Lo único que no pudo interpretar fue el olor de cebollas en el sudor de la niña. Como no sabía de ninguna relación entre cualquier olor y el mal de rabia, lo descartó como síntoma de nada. Caridad del Cobre le reveló más tarde al marqués que Sierva María se había entregado en secreto a las ciencias de los esclavos, que la hacían masticar emplasto de manajú y la encerraban desnuda en la bodega de cebollas para desvirtuar el maleficio del perro.

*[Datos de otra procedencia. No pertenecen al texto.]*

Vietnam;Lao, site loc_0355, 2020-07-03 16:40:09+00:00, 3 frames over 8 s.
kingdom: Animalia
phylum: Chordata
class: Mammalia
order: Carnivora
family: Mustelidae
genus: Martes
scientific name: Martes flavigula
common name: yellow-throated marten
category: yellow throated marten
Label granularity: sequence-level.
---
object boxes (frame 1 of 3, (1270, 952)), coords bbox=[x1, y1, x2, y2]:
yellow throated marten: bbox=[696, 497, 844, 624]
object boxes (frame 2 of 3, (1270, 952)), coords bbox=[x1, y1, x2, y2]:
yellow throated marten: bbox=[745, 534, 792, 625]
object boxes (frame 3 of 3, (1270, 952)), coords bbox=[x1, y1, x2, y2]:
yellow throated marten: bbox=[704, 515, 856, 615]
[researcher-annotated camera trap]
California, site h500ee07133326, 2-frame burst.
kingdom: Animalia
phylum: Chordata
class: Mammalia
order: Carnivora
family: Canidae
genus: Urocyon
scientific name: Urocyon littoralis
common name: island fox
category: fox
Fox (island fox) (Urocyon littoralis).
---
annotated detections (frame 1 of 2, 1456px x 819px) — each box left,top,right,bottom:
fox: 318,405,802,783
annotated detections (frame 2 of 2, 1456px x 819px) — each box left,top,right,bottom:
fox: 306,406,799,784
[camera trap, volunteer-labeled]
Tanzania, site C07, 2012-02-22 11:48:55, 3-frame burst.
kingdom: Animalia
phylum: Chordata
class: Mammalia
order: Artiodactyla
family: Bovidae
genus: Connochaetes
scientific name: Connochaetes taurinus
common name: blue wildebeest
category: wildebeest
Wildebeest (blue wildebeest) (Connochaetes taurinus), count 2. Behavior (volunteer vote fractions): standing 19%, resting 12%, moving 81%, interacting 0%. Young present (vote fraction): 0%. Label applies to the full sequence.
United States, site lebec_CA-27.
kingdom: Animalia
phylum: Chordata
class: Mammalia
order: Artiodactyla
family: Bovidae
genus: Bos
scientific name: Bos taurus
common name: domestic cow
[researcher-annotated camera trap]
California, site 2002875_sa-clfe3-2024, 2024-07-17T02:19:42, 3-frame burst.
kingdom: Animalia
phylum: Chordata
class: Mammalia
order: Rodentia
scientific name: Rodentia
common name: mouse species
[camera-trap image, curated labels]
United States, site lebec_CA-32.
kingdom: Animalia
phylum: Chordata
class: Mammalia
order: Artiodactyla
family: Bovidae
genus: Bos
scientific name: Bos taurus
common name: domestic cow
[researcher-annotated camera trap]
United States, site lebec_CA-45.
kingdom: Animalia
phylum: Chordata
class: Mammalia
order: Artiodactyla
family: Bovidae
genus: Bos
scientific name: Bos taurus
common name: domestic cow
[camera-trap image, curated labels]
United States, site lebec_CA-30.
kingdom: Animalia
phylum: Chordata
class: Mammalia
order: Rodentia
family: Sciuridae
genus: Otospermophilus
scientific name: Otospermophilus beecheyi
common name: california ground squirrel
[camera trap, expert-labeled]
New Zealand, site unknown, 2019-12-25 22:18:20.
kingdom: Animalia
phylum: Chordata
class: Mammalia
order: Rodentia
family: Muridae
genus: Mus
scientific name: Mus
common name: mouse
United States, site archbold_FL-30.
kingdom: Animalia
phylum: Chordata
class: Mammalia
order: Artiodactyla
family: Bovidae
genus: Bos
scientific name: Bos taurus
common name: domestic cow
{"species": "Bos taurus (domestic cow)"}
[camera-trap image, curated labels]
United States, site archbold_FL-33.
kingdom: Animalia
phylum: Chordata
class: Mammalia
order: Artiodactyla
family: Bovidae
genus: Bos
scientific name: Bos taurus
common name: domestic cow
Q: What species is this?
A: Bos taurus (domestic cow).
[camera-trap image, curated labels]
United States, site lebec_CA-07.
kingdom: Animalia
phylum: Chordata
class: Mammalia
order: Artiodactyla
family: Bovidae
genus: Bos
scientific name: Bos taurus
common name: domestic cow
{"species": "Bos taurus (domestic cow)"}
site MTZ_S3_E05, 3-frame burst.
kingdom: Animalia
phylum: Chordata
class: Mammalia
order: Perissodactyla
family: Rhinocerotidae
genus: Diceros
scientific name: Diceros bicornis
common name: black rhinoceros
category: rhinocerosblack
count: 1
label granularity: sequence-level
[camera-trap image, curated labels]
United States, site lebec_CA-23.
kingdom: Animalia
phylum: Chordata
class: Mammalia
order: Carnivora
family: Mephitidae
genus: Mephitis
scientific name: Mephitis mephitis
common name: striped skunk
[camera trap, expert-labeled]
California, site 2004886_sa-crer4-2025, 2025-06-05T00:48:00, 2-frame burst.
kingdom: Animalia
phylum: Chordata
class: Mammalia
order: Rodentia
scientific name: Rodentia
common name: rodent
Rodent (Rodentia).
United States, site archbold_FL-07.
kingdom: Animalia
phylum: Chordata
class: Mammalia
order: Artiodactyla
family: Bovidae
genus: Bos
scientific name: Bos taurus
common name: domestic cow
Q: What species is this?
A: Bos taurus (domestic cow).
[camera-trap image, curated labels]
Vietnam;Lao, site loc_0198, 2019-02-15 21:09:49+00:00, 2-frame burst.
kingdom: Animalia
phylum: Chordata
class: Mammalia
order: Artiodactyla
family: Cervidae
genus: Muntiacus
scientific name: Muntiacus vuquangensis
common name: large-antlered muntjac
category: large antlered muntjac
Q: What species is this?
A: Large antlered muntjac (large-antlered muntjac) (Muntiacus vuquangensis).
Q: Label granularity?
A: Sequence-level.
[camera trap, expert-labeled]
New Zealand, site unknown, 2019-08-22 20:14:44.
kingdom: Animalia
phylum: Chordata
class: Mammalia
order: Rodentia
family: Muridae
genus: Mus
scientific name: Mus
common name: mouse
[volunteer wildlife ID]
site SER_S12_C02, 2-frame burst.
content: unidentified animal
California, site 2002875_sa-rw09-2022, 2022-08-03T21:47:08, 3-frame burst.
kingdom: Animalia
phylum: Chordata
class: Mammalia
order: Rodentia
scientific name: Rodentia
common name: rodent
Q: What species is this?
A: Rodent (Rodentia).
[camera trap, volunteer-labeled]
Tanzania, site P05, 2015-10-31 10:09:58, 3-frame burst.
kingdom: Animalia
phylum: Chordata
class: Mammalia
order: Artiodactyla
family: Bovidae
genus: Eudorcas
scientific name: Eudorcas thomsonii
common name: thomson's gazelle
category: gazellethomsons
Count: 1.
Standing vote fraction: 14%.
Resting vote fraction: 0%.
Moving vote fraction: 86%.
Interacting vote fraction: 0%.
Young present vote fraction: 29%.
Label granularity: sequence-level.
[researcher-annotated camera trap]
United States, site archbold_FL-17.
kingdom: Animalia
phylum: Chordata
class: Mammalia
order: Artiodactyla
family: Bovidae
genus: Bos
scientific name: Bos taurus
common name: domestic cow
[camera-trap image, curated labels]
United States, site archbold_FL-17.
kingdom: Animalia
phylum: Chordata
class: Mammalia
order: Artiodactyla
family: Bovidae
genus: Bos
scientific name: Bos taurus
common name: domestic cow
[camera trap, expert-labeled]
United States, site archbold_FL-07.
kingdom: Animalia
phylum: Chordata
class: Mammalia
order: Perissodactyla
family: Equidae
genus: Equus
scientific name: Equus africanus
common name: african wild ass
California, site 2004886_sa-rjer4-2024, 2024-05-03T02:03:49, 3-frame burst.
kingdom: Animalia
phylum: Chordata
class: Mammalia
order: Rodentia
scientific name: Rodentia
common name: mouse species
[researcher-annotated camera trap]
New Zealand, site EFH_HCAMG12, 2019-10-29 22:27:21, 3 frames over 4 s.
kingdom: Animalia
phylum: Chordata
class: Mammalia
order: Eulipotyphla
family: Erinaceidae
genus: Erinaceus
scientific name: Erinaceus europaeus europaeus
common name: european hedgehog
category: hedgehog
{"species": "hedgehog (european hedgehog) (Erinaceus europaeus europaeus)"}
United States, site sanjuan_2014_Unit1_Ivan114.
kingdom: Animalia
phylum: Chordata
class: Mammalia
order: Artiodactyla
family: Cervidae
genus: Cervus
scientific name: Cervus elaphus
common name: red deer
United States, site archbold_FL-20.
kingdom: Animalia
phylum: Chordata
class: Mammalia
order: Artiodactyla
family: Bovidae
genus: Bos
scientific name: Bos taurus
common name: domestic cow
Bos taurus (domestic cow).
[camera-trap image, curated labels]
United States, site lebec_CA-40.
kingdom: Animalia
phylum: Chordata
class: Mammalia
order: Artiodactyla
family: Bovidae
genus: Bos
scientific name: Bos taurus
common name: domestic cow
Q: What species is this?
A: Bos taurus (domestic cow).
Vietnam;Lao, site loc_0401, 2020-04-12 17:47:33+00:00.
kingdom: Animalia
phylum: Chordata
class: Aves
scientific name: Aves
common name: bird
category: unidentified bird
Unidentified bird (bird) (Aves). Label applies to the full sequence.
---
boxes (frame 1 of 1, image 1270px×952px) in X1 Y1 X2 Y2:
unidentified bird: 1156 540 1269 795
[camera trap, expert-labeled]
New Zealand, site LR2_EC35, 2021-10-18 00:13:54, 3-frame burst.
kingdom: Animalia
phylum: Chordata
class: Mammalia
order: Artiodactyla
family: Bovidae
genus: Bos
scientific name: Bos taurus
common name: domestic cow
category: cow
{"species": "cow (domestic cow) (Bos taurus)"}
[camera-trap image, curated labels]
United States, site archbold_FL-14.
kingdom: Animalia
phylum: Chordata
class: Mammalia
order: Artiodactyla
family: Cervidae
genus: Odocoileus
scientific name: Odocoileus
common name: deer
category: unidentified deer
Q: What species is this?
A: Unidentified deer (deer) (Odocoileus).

Abrenuncio no dulcificó el mínimo detalle de la rabia. «Los primeros insultos son más graves y rápidos cuanto más profundo sea el mordisco y cuanto más cercano al cerebro», dijo. Recordó el caso de un paciente suyo que murió al cabo de cinco años, pero quedó la duda de si no habría sufrido contagio posterior que pasó inadvertido. La cicatrización rápida no quería decir nada: al cabo de un tiempo imprevisible la cicatriz podía hincharse, abrirse de nuevo y supurar. La agonía llegaba a ser tan espantosa que era mejor la muerte. Lo único lícito que podía hacerse entonces era apelar al hospital del Amor de Dios, donde tenían senegaleses diestros en el manejo de herejes y energúmenos enfurecidos. De no ser así, el marqués en persona tendría que asumir la condena de mantener a la niña encadenada en la cama hasta morir.